[Data listing]
◆ ◆ ◆

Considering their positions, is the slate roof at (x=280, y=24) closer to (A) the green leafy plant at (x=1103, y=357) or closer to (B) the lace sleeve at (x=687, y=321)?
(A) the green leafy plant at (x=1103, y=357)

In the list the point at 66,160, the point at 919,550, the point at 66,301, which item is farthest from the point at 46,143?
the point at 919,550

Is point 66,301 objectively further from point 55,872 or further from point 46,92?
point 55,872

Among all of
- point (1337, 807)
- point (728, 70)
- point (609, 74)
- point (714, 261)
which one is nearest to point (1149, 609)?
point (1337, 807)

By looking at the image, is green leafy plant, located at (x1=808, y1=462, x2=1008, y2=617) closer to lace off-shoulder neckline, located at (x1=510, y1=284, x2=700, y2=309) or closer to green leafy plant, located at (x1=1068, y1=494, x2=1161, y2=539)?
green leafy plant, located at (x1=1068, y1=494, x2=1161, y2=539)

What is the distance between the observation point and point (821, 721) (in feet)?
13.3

◆ ◆ ◆

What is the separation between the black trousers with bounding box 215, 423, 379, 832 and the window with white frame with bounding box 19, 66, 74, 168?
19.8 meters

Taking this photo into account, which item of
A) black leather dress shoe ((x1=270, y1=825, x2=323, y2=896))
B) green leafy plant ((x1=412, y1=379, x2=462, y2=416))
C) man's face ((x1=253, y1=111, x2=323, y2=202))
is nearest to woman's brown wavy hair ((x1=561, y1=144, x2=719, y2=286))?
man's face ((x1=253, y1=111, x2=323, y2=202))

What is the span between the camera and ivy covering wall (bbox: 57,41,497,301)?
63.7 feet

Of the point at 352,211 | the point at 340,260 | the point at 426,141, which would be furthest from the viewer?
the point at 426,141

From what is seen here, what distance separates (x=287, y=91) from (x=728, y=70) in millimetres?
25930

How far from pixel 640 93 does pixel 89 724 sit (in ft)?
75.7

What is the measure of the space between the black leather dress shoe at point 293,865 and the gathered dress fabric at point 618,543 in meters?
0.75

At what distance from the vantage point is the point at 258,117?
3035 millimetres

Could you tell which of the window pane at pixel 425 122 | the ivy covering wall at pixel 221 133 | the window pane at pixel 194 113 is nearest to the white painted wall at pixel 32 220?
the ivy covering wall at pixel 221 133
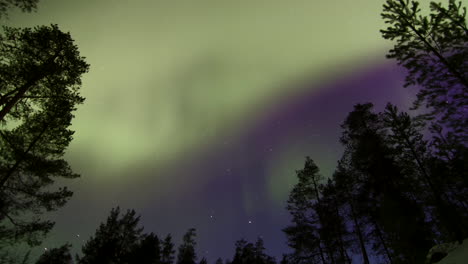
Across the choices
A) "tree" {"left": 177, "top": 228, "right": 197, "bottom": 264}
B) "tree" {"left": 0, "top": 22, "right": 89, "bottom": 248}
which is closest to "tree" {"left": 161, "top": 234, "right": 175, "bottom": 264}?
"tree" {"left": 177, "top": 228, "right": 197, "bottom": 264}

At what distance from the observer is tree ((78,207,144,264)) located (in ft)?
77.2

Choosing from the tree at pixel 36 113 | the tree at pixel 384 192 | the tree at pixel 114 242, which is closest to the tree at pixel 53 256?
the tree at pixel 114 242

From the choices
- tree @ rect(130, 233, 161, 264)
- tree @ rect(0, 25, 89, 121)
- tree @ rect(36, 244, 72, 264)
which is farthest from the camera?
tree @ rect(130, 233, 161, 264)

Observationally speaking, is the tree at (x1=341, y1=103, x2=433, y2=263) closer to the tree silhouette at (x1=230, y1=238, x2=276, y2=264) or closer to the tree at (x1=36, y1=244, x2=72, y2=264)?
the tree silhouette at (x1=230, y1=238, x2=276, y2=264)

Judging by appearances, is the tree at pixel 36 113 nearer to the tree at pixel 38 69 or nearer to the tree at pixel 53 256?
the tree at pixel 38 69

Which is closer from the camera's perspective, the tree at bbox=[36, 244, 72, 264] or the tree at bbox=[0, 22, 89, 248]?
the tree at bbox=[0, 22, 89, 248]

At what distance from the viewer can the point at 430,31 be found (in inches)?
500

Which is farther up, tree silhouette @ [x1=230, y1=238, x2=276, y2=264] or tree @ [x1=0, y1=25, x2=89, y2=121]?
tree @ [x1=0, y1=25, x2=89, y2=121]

◆ ◆ ◆

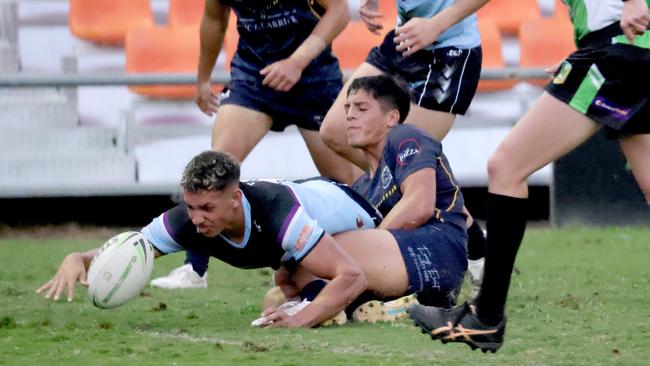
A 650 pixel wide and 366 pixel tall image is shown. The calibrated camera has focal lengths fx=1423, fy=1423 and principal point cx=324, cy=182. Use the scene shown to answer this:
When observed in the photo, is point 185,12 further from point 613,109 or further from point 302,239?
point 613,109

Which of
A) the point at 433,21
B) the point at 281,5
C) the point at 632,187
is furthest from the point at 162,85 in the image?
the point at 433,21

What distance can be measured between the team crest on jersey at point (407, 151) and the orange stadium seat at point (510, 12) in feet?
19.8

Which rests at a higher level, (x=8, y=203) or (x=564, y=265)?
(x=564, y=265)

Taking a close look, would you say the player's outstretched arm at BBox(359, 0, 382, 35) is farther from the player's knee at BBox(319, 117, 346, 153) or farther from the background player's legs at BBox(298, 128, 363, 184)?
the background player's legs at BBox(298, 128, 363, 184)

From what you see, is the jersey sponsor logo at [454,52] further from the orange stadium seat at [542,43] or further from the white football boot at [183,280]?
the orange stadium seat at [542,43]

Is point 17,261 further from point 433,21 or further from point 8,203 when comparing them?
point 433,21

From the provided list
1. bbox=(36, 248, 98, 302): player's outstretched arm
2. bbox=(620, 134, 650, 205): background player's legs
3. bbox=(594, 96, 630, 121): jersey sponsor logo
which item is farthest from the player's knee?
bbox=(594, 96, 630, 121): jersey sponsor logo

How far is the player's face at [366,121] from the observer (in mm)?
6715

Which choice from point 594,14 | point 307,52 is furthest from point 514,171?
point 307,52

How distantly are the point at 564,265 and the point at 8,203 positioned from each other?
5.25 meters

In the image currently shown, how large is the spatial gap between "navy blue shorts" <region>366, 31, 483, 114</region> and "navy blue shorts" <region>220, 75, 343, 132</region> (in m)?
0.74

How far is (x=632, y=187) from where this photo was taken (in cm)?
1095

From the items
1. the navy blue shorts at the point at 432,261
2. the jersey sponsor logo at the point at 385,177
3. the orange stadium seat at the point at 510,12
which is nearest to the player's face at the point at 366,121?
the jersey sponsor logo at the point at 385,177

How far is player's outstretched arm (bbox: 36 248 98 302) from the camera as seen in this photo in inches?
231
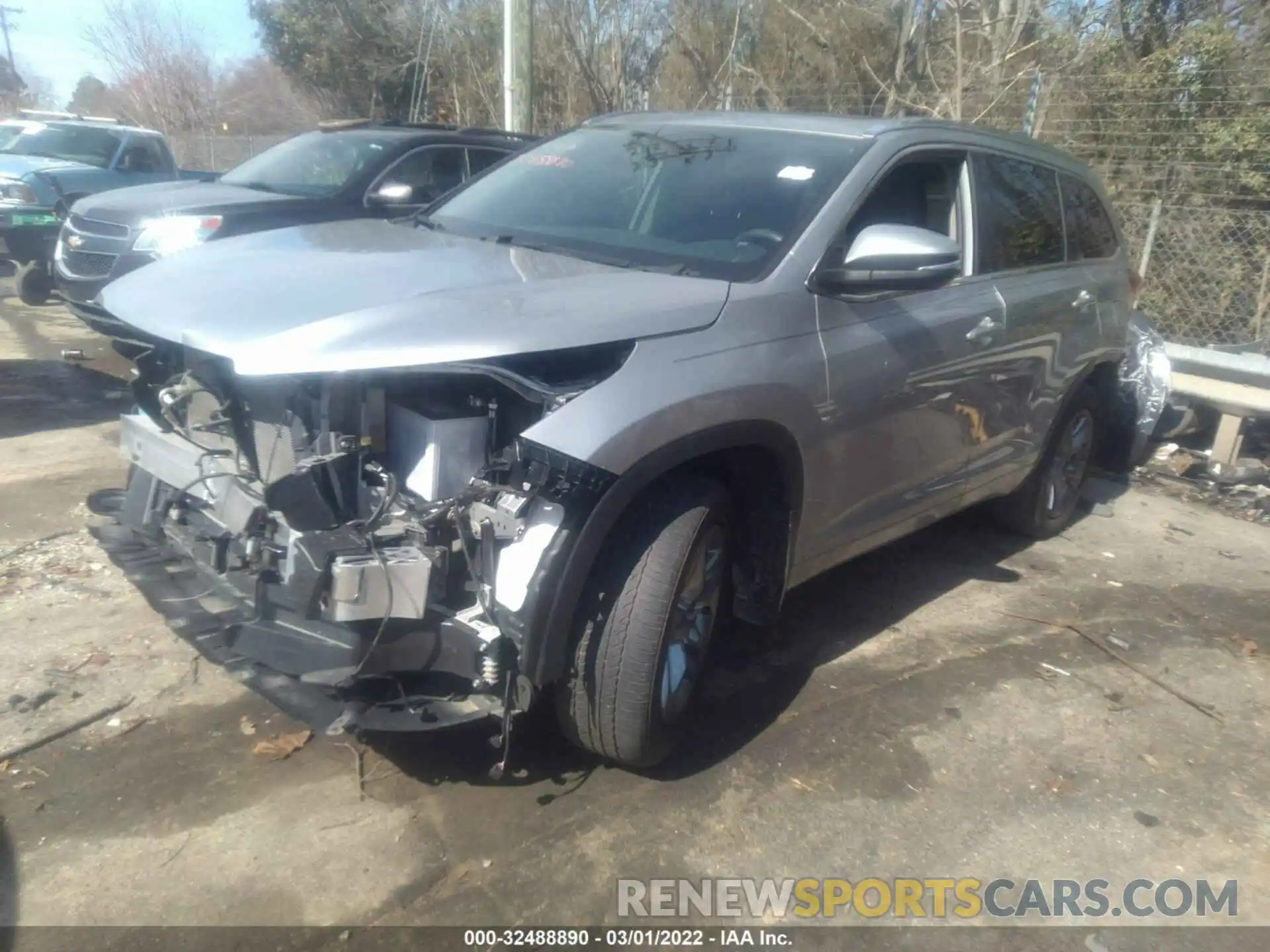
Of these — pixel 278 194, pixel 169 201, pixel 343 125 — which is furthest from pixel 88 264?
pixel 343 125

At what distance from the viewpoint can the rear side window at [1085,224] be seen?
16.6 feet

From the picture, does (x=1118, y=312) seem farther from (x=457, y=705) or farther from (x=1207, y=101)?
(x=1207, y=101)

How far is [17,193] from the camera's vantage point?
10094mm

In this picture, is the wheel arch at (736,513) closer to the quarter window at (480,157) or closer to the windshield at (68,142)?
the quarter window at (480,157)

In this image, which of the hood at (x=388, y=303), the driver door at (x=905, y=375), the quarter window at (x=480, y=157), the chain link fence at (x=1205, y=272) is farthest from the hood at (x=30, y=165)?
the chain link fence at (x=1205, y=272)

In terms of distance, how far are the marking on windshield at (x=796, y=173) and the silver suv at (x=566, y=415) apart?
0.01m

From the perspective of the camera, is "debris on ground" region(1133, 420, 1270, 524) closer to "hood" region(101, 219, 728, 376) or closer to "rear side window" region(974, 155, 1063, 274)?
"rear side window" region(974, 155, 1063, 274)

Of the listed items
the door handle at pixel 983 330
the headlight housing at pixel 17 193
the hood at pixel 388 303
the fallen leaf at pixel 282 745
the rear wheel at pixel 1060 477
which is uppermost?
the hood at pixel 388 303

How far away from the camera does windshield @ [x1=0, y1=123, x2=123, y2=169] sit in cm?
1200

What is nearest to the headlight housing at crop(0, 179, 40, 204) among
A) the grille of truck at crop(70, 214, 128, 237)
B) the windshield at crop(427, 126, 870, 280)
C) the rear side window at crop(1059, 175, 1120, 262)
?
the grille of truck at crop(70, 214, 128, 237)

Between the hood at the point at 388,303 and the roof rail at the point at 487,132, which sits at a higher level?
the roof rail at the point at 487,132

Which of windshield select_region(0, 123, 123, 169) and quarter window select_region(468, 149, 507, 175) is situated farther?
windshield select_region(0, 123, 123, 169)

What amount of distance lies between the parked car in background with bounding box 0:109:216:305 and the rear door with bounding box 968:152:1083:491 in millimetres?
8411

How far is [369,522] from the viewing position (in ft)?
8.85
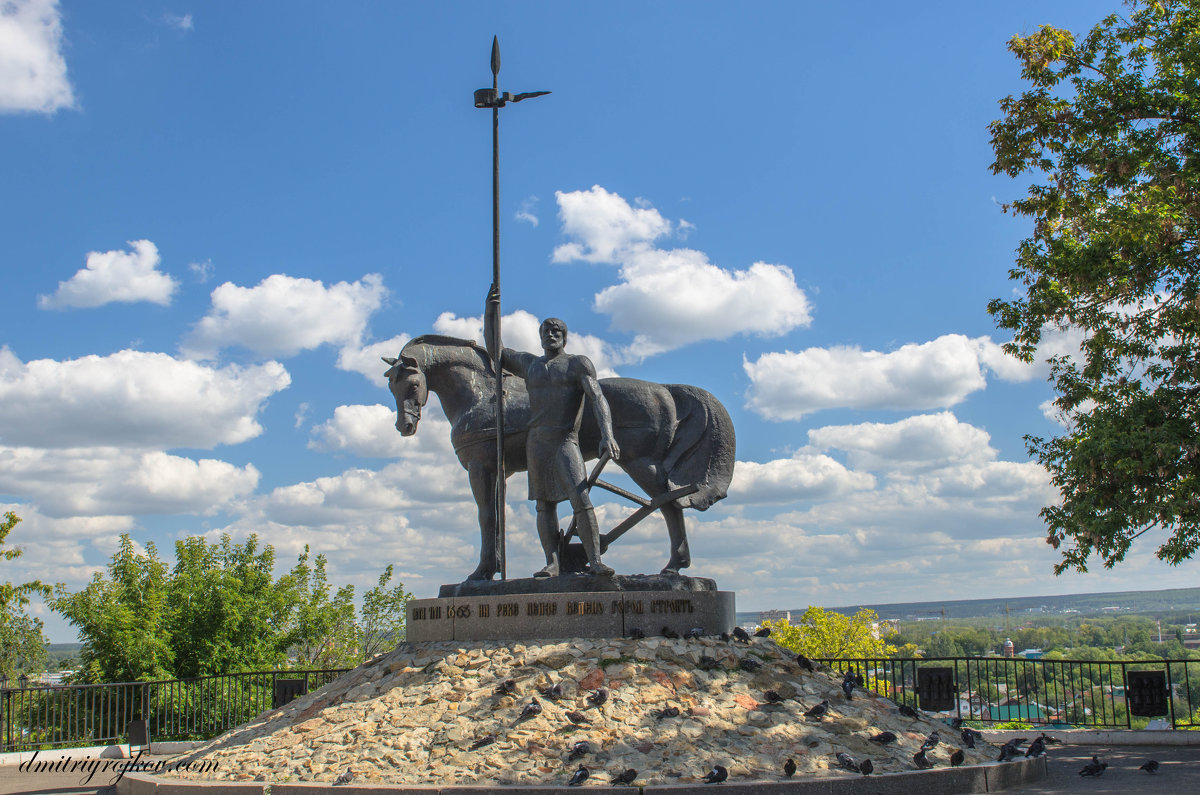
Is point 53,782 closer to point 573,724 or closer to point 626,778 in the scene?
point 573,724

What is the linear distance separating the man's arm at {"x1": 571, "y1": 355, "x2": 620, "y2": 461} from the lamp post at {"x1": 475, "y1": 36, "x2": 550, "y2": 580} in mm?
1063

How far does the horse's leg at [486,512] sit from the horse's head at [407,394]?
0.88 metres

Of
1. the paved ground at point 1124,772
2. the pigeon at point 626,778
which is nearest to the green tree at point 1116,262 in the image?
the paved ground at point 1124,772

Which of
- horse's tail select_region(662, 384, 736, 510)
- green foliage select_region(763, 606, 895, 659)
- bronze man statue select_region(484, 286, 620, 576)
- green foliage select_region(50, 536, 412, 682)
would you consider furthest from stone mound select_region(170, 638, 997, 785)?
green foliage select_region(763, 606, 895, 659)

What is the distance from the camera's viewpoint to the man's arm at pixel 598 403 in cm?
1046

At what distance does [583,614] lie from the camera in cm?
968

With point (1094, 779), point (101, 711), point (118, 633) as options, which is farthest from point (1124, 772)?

◆ ◆ ◆

- **Work required**: Format the records from the line with "At what distance does" to the line with "With point (1094, 779), point" as a Markdown table with the columns Row and Line, numbering each line and leaving out blank lines.

- **Answer to the exercise**:
| Row | Line |
|---|---|
| 1 | At what distance does [583,614] lie from the camera in cm? |
| 2 | 968 |
| 3 | With point (1094, 779), point (101, 711), point (118, 633) as options, which is farthest from point (1124, 772)? |